Home loans at risk as lenders insist on flood insurance

Homeowners could be refused mortgages if unable to secure flood cover in home insurance policies.

Halifax spokesman Chris Sonne said he believed it would be "difficult" to offer mortgages on properties not protected by flood insurance. "I suspect there will be specialist insurers who will come into the market to insure for floods," he said.

Sonne said Halifax customers who had previously been insured by Halifax would continue to be offered cover even if they were in a flood risk area. He said this would alleviate the problem of homeowners defaulting on their mortgages, which he said could become an issue.

A spokesman for online insurer esure said another danger to homeowners was that renewals could be difficult.

"The real issue is for people who have been flooded recently and who have let their policy lapse," he said. "There is a big danger if the insurer refuses to renew the policy."

Since 1 January this year, insurers were no longer obliged under the moratorium to provide flood cover.

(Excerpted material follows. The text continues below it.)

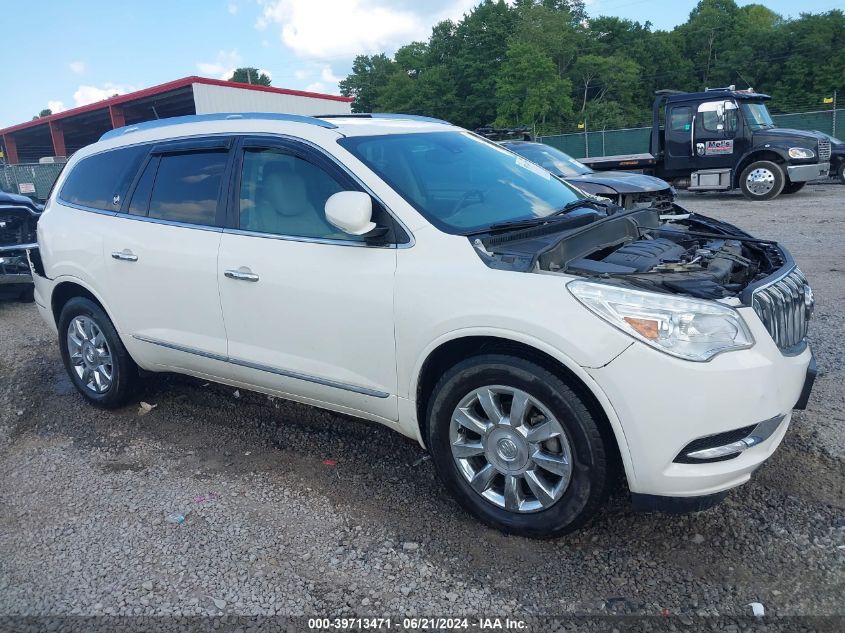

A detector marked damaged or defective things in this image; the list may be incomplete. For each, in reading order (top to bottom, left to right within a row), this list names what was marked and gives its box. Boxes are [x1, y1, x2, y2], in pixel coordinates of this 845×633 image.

damaged front end [0, 191, 42, 300]
damaged front end [472, 205, 808, 358]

In accordance with the ABI's statement of principles following the removal of the moratorium, a spokeswoman for the Environment Agency (EA) said it was continuing to send sample data to the ABI until the end of January. She said this was a list of postcode sectors and a percentage proportion of houses in high, medium and low risk areas for insurers to use to calculate risks.

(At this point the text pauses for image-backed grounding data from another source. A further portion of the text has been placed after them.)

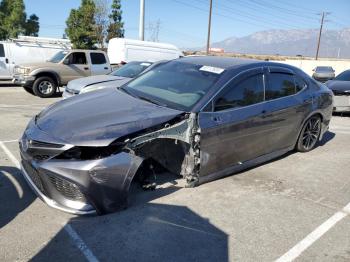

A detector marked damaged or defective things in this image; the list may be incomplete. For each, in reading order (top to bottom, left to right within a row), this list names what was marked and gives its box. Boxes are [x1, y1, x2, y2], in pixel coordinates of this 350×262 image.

bent hood [67, 74, 126, 92]
crumpled front bumper [20, 118, 144, 215]
shattered headlight [55, 141, 125, 160]
bent hood [36, 87, 185, 145]
damaged toyota camry [19, 56, 334, 214]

She said the EA had already given the ABI data for the southern region.

Associate director with engineering firm Arup Mark Fletcher said the EA was doing a good job. He said Arup was currently working with the EA and designing the Edinburgh flood scheme. "We have got to get away from it being the EA's problem," he said. "Current planning policies are far stricter. The government does have national frameworks in place but it takes time to design them."